Prompt 1: In the passage about Nicolle, what role did she hold in the White House under President George W. Bush?
Prompt 2: Reproduce the stretch of the passage about Nicolle from "Many know Nicolle" through "One meets 24).".

Source passage:
====
Many know Nicolle — a guest on Polioptics Episode 30 — from many places. She was director of communications in the White House under President George W. Bush. She was a senior adviser to the McCain/Palin Campaign. And, after leaving politics, she has become an author, first of Eighteen Acres, then It’s Classified (now out on paperback). In her conversation with me, she pulled back the curtain ever so slightly on the third volume of her history of the fictitious 45th president of the United States, Charlotte Kramer, on which she is currently working (hint: think Air Force One meets 24).
While Nicolle has left politics in the rear view mirror, she still sees a lot in that mirror. The Supreme Court dominated the news this week more than at any time since it ended the recount in Bush v. Gore a dozen years ago in 2000. Nicolle was immersed in that recount, living in Tallahassee at the time, using her experience as the former press secretary to Gov. Jeb Bush of Florida. When the recount ended, she moved to Washington to work in the new Administration of his brother. After serving as communications director for the Bush-Cheney reelection in 2004, she returned to the White House where one of her tasks was preparation of John Roberts for the for his confirmation hearings before the Senate Judiciary Committee in 2005.
====
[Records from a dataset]
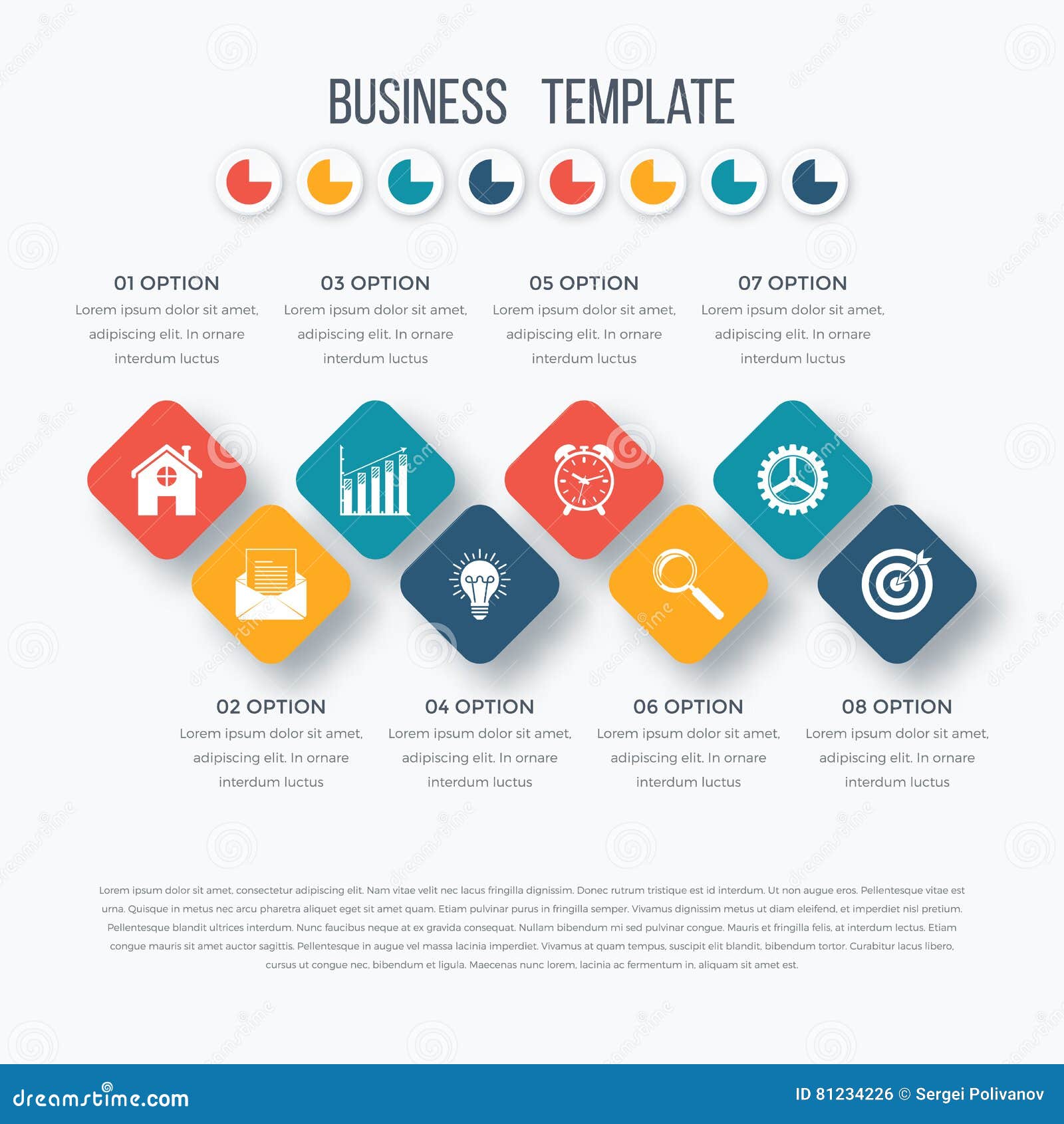 BUSINESS TEMPLATE

01 OPTION
Lorem ipsum dolor sit amet, adipiscing elit. In ornare interdum luctus

03 OPTION
Lorem ipsum dolor sit amet, adipiscing elit. In ornare interdum luctus

05 OPTION
Lorem ipsum dolor sit amet, adipiscing elit. In ornare interdum luctus

07 OPTION
Lorem ipsum dolor sit amet, adipiscing elit. In ornare interdum luctus

02 OPTION
Lorem ipsum dolor sit amet, adipiscing elit. In ornare interdum luctus

04 OPTION
Lorem ipsum dolor sit amet, adipiscing elit. In ornare interdum luctus

06 OPTION
Lorem ipsum dolor sit amet, adipiscing elit. In ornare interdum luctus

08 OPTION
Lorem ipsum dolor sit amet, adipiscing elit. In ornare interdum luctus

Lorem ipsum dolor sit amet, consectetur adipiscing elit. Nam vitae velit nec lacus fringilla dignissim. Donec rutrum tristique est id interdum. Ut non augue eros. Pellentesque vitae est urna. Quisque in metus nec arcu pharetra aliquet eget sit amet quam. Etiam pulvinar purus in fringilla semper. Vivamus dignissim metus ut diam eleifend, et imperdiet nisl pretium. Pellentesque blandit ultrices interdum. Nunc faucibus neque at ex gravida consequat. Nullam bibendum mi sed pulvinar congue. Mauris et fringilla felis, at interdum lectus. Etiam congue mauris sit amet auctor sagittis. Pellentesque in augue vel massa lacinia imperdiet. Vivamus at quam tempus, suscipit elit blandit, bibendum tortor. Curabitur lacus libero, cursus ut congue nec, bibendum et ligula. Maecenas nunc lorem, lacinia ac fermentum in, aliquam sit amet est.

dreamstime.com
ID 81234226 © Sergei Polivanov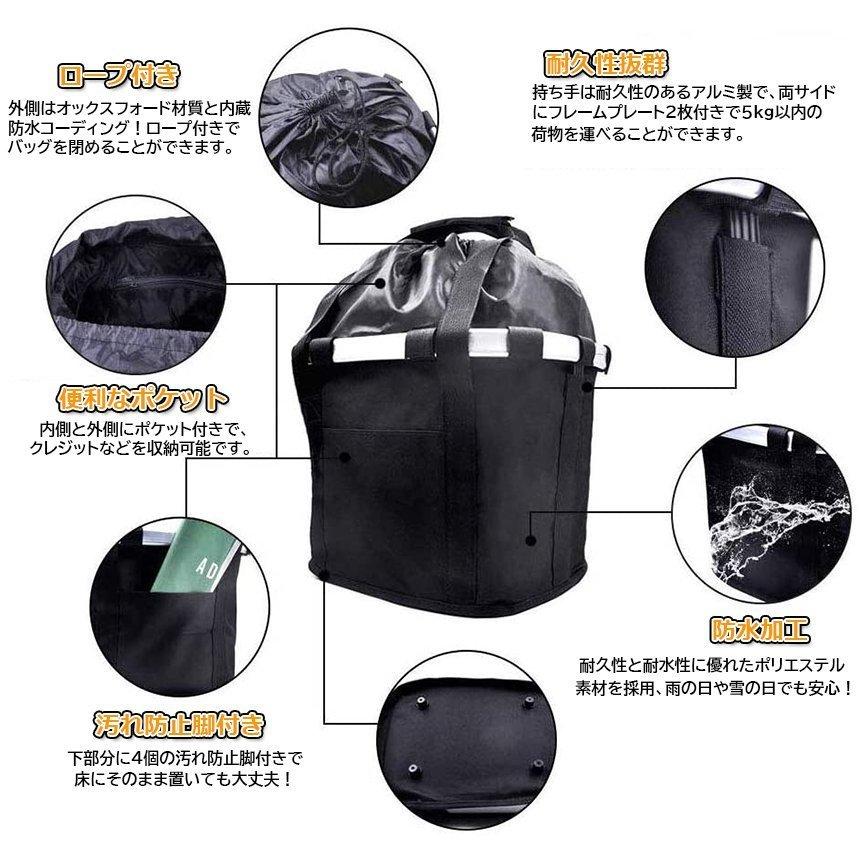 ロープ付き

外側はオックスフォード材質と内蔵防水コーディング！ロープ付きでバッグを閉めることができます。

耐久性抜群

持ち手は耐久性のあるアルミ製で、両サイドにフレームプレート2枚付きで5kg以内の荷物を運べることができます。

便利なポケット

内側と外側にポケット付きで、クレジットなどを収納可能です。

AD

防水加工

耐久性と耐水性に優れたポリエステル素材を採用、雨の日や雪の日でも安心！

汚れ防止脚付き

下部分に4個の汚れ防止脚付きで床にそのまま置いても大丈夫！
====
Written answer 1: Director of communications.

Written answer 2:
Many know Nicolle — a guest on Polioptics Episode 30 — from many places. She was director of communications in the White House under President George W. Bush. She was a senior adviser to the McCain/Palin Campaign. And, after leaving politics, she has become an author, first of Eighteen Acres, then It’s Classified (now out on paperback). In her conversation with me, she pulled back the curtain ever so slightly on the third volume of her history of the fictitious 45th president of the United States, Charlotte Kramer, on which she is currently working (hint: think Air Force One meets 24).